Reasonable accommodations do NOT require that EVERYTHING be custom-built for you.

I beg your pardon, I’m not.

I’ve been to various Parades of Homes and seeing the innovative things thatthe top architects, designers, decorators have done with these homes is amazing.

I’m sorry you are incapable or unwilling to understand the appeal of home design and decoration, but please, should you wish to disparge those of us who are able to appreciate it, please, take it to the pit.

Fenris

The general idea in a democracy is that the people’s elected representatives make the laws. Any law which tends to give much of the “lawmaking” authority to unelected judges takes away from this democratic process.

Re: “Reasonable”, and other words bureaucrats use

I am in the process of restoring an old building in Calvert, Texas. The building was originally built in 1876 as a jail for Robertson County, but the county seat moved to Franklin, Texas around 1890 and it served most of its life as a residence of some sort. I undertook the restoration because of a family connection to it.

Early on I made the mistake of accepting a $10,000 grant from the Texas Historical Commission with the understanding that I would follow the restoration guidelines laid out by the Secretary of the Interior. The guidelines seemed reasonable to me especially since they used terms like “reasonable efforts”, and said that certain things were “recommended” and “not recommended”, etc.

I was all set to turn it into a restaurant and market it something like the “Old Jailhouse Restaurant” or “The Calaboose Diner”, and I wanted to celebrate the parts of the building that showed that it was once a jail. The THC however felt it was more “appropriate” to restore the building as it was when it was a residence. Their correspondence with me talked about the inappropriateness of what I was doing and offered their “recommendations” as to what I should do.

Well, I went around and around with them and it became obvious they weren’t going to budge. In my last meeting with them I challenged them on their use of the term “recommend”. I said, “I looked it up, and just as I thought “recommend” means “suggest”, or “advise”; but when you use it, it seems to mean “require”. I pointed to a specific instance of their use of the word and said, “Specifically, when you use “recommend” here, you really mean “require” don’t you.” After a long silence, the woman in charge said “Um, well…yes.”

So if bureaucrats are going to use their own definitions of straightforward words like “recommend”, who knows what they’ll do with something like “reasonable”.

OTOH, if “recommend” really means “recommend”, than its pointless to make it a condition of the grant. Anyone can recommend anything. That should have been a tip-off that they meant something more. (Not that it’s an excuse).

(slight hijack)

"The THC however felt it was more “appropriate” to restore the building as it was when it was a residence. "

Ugh. Let’s say I want to ask the status of this project and post a new thread to do it (so as not to hijack this thread). Which board would be appropriate for that question??? Tough to get used to SDMB.
Screw it. I’ll be a jerk and ask here

What is the staus of this project?

Will it be a restaurant?

Did you give back the 10grand?

Can you give it back and tell 'em to stuff it or are you contractually obligated to do as they say since you accepted their money?

But juries* are not making the law here. The law is that the defendant must make reasonable accomodations. What’s reasonable is a question of fact, just as it is in every other area of the law. That includes criminal law, by the way. So is it undemocratic for a jury to decide whether a criminal defendant’s response to a situation was unreasonable?

*It is primarily juries who decide what’s “reasonable,” in the ADA and elsewhere. Judges decide only the outer bounds of what must be and cannot be reasonable.

■ SOURCE INFORMATION:
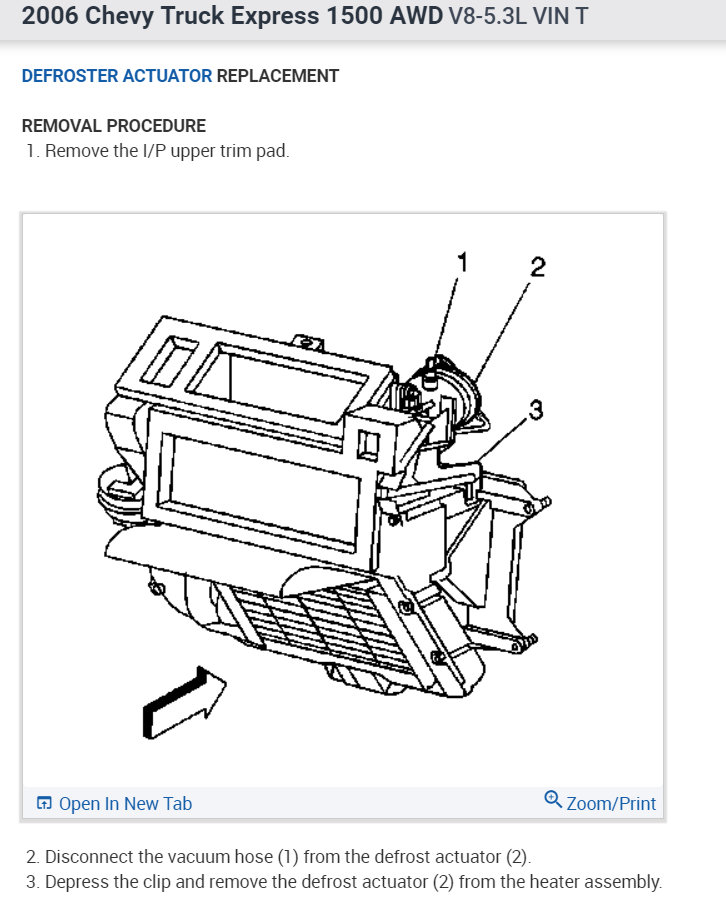 2006 Chevy Truck Express 1500 AWD V8-5.3L VIN T

DEFROSTER ACTUATOR REPLACEMENT

REMOVAL PROCEDURE
1. Remove the I/P upper trim pad.

1
2
3

Open In New Tab
Zoom/Print

2. Disconnect the vacuum hose (1) from the defrost actuator (2).
3. Depress the clip and remove the defrost actuator (2) from the heater assembly.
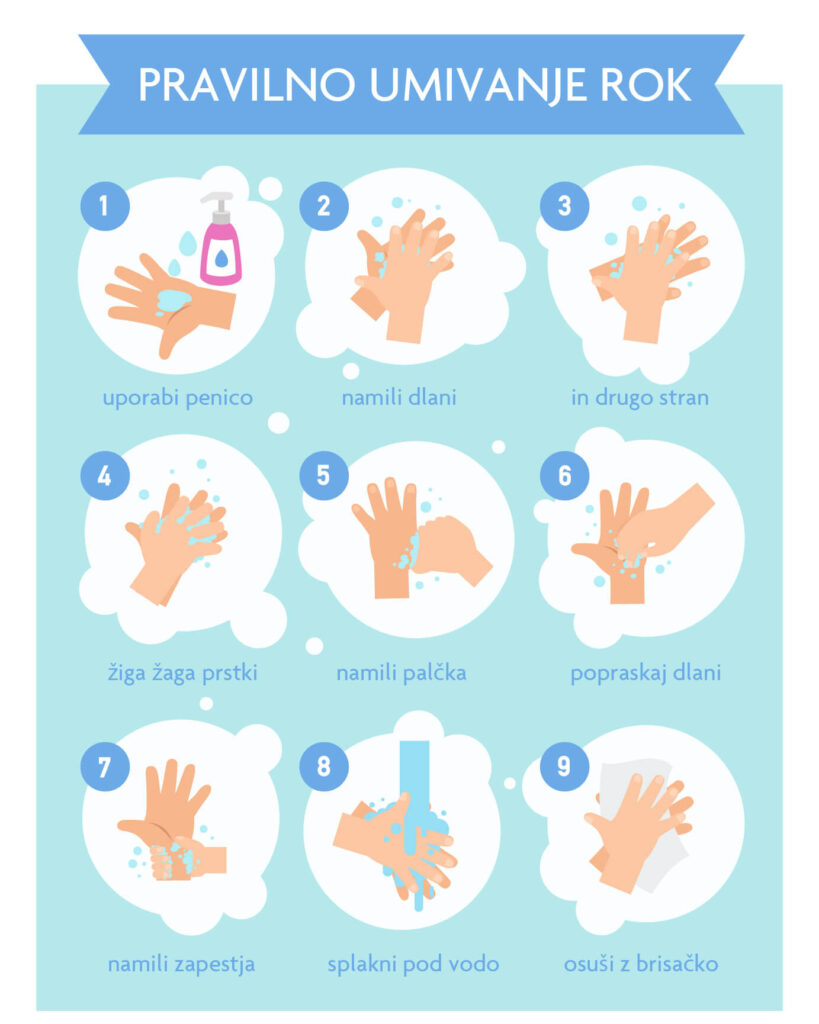 PRAVILNO UMIVANJE ROK

1
uporabi penico

2
namili dlani

3
in drugo stran

4
žiga žaga prstki

5
namili palčka

6
popraskaj dlani

7
namili zapestja

8
splakni pod vodo

9
osuši z brisačko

■ WHAT YOU WILL DO:
1 – According to the forum thread, in what year was the old building in Calvert, Texas originally built, and for what use?
2 – Write out the part of the forum thread starting at "Ugh. Let’s say" and ending at "back the 10grand?".
3 – Write what comes next in the forum thread about reasonable accommodations and the Calvert jail restoration, picking up after its final line.

■ ANSWERS FOR THIS EXERCISE:
1 – It was built in 1876 as a jail for Robertson County.

2 –
Ugh. Let’s say I want to ask the status of this project and post a new thread to do it (so as not to hijack this thread). Which board would be appropriate for that question??? Tough to get used to SDMB.
Screw it. I’ll be a jerk and ask here

What is the staus of this project?

Will it be a restaurant?

Did you give back the 10grand?

3 –
minty green

My understanding is that juries are responsible for findings of fact; judges, for findings of law. If this is correct, then the judge and jury would each have a role. To the extent that a judgement must be made as to whether the defendent has conformed to a known standard of “reasonable”, then it would be up to the jury to make this determination of fact. But to the extent that there is some ambiguity as to the very definition of the term “reasonable”, it would be up to the judge to define this for the jury. It seemed that earlier you agreed that the term “reasonable” was ambiguous, which would seem to mean that the judge has a major role.

But judge or jury, the point is the same. If indeed the wording of the law is ambiguous and the very meaning of the law must be constantly determined and redetermined by judges or juries, it detracts from the democratic process (again - as opposed to a pure finding of fact which would not).

Correct.

You’re not gonna like this, but the “known standard” for whether something is reasonable is pretty much wide open. My Black’s Law Dictionary says it’s “Fair, proper, or moderate under the circumstances,” and the judge’s instructions defining “reasonable” would undoubtedly be similar. What’s reasonable is probably the most frustrating recurring question in the law, but it’s a practical necessity if you want to get anything done.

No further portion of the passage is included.